Parrish uses the main character of another series - Louis Kincaid to start off the "action" in A THOUSAND BONES, when his lover Joe Frye, the lone female homicide detective in the Miami-Dade PD confesses to him at the start of the book - prologue - that she's carrying a difficult secret from her past. The reader is then immediately taken back to Joe's early career in the police. Starting out as a Rookie in Leelanau County, Frye fights a sheriff's department who underestimate, almost disregard her as a "token female" - not quite up to the albeit pretty uneventful job in a small, quiet county. Joe has moved to this area to take up this job, dragging her veterinarian boyfriend Brad with her and he's less than impressed with the impost that the job makes on their personal time.
Her job gets much much worse when a few scant human bones are found in the woods.
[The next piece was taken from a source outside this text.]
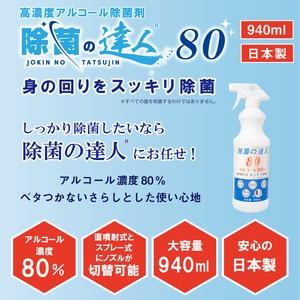 除菌の達人80 日本製 アルコール除菌剤 エタノール 80% 業務用 大容量 940ml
There's just enough bones to identify the body as female and a piece of jewellery - originally thought to be a crucifix necklace, turns out to be a charm bracelet and it provides the first possible clue to the victim's identity. But Joe is the only one who thinks this lead is worth pursuing - her boss is convinced he already knows who the victim was.
A THOUSAND BONES has had a lot of very positive press, and this author (actually a team of two sisters) has a big fan base, particularly for their Kincaid based books. Alas A THOUSAND BONES didn't really work for me. Joe, as a female cop in a world populated with male colleagues who under-estimate or dismiss her was just way to stereotyped for me - if there was a "cause" that a female detective has to deal with it showed up at some point. From open antagonism to disregard for her - it was all there. There was the boyfriend who couldn't stand the competition of the job, there was the spark of attraction - that never could be - for the one colleague that treated her with some respect. There were also some jarring components to the investigation - the bracelet which was originally thought to be a necklace (and a bit of early red-herring chasing), ancient Indian symbols carved into trees missed by everyone until enough leaves fell in Autumn to reveal them - luckily just when Joe was around; through to what was by then an inevitable threat on Joe's own life.
Finally a bit of late revelation in the number of victims found providing a nice piece of heart rendering ending and A THOUSAND BONES wasn't to my taste at all. To be fair, it's undoubtedly a book that could appeal to fans of the author pairing, or to readers who like female characters in peril, dealing with lots of the issues.